— SET PROBLEM —
Transcribe the listing word for word.

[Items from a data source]
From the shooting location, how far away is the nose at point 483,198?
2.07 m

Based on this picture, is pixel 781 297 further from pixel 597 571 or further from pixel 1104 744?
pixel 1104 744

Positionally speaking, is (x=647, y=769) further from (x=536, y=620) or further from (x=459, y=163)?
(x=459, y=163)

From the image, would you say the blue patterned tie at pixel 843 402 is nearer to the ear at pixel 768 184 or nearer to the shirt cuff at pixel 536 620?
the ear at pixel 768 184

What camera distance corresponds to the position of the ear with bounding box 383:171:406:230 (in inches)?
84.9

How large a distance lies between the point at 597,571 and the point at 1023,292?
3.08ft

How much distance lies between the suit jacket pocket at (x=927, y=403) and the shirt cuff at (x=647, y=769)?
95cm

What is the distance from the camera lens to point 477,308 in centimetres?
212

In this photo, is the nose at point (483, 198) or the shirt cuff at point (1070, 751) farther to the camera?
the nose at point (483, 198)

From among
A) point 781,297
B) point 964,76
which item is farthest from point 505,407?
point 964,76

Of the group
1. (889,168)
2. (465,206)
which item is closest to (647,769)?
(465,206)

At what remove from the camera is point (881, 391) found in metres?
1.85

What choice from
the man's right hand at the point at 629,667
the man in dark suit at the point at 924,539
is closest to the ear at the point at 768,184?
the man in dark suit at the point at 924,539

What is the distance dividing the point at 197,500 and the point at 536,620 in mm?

— EXERCISE OUTPUT —
From the shooting location, how far away is the nose at point 483,198?
2.07 m

Based on this picture, is pixel 781 297 further from pixel 597 571 or further from pixel 1104 744?
pixel 1104 744

Positionally speaking, is (x=647, y=769) further from (x=536, y=620) or further from (x=459, y=163)?
(x=459, y=163)

From the image, would you say the blue patterned tie at pixel 843 402 is nearer to the ear at pixel 768 184 or nearer to the shirt cuff at pixel 536 620?
the ear at pixel 768 184

What camera distance corresponds to the position of the ear with bounding box 383:171:406:230 (in inches)?
84.9

How large a distance lies between the point at 597,571 and the point at 1023,292?
3.08ft

How much distance lies between the suit jacket pocket at (x=927, y=403) and the shirt cuff at (x=647, y=769)?
95cm

What is the distance from the camera lens to point 477,308 in centimetres?
212

In this photo, is the nose at point (483, 198) or the shirt cuff at point (1070, 751) farther to the camera?
the nose at point (483, 198)

From among
A) point 781,297
B) point 964,76
which item is farthest from point 505,407?
point 964,76

Of the group
1. (889,168)
2. (465,206)
which item is closest to (647,769)?
(465,206)

At what remove from the camera is point (881, 391) found in metres?
1.85

What choice from
the man's right hand at the point at 629,667
the man in dark suit at the point at 924,539
is closest to the ear at the point at 768,184?
the man in dark suit at the point at 924,539

What is the distance dividing the point at 197,500 and the point at 536,620 in mm?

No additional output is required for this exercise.